## [Page extract]
With Defaults Rising, Is a Credit-Card Crisis Looming? – TIME
Increased use of securitization in the credit-card industry has fueled some if its growth. Over the past four years, seven of the biggest card issuers packaged more debt into securities, which they sold to investors, according to USA Today's assessment of banking records. But with credit-card defaults rising and a general "flight to quality" this year brought on by the subprime mortgage crisis, fewer outlets are willing to buy the debt. "The securitization market for credit cards was operating for the first half of 2008 but is now shut down, making it harder to securitize credit-card debt," says Arthur Wilmarth, finance professor at George Washington University Law School. Banks, forced to keep more debt on their books, are less willing to lend to anyone who doesn't have a high FICA, or credit quality, score. The result is a vicious cycle of borrowers being hit with higher interest rates, hair-trigger late fees and curtailed credit lines just when they need funds the most. Higher food and gas prices have contributed to that burden.

## [Data shown]
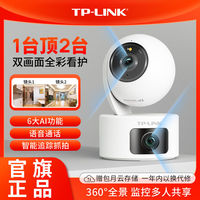 百亿补贴：TP-LINK 无线监控摄像头家用双镜头室内高清远程联动追踪双摄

## [What to work on]
Write the next part of the article on rising credit-card defaults, picking up after its final sentence.

## [Answer box]
Still, not everyone agrees that the situation is on the brink of despair. "The credit-card industry is being likened to what has happened in the mortgage industry," says Greg McBride, senior financial analyst at Bankrate.com, a personal-finance website. "I don't see how the two should be mentioned in the same sentence." He reasons that even if credit-card defaults reach a record high of 10% of the $970 billion in revolving debt, a chunk of that total will get paid off in full every month, which would result in an aggregate default of less than $100 billion. That number doesn't come near the losses that have occurred in the $14 trillion U.S. mortgage market. Moreover, credit card asset-backed securities aren't as far-reaching or as complex as mortgage asset-backed securities, and they don't have large amounts of credit-default swaps piled on top of them like mortgages do. As a result, a total collapse of the credit-card industry wouldn't have the same far-reaching ramifications.
"I don't think the credit-card industry will implode," says Ronald Mann of Columbia Law. Issuers have been taking steps to mitigate risks like scaling back credit lines and closing out accounts for cardholders exhibiting distress. "Sure, they're likely to have a bad year," he says, "but lots of people will in 2009."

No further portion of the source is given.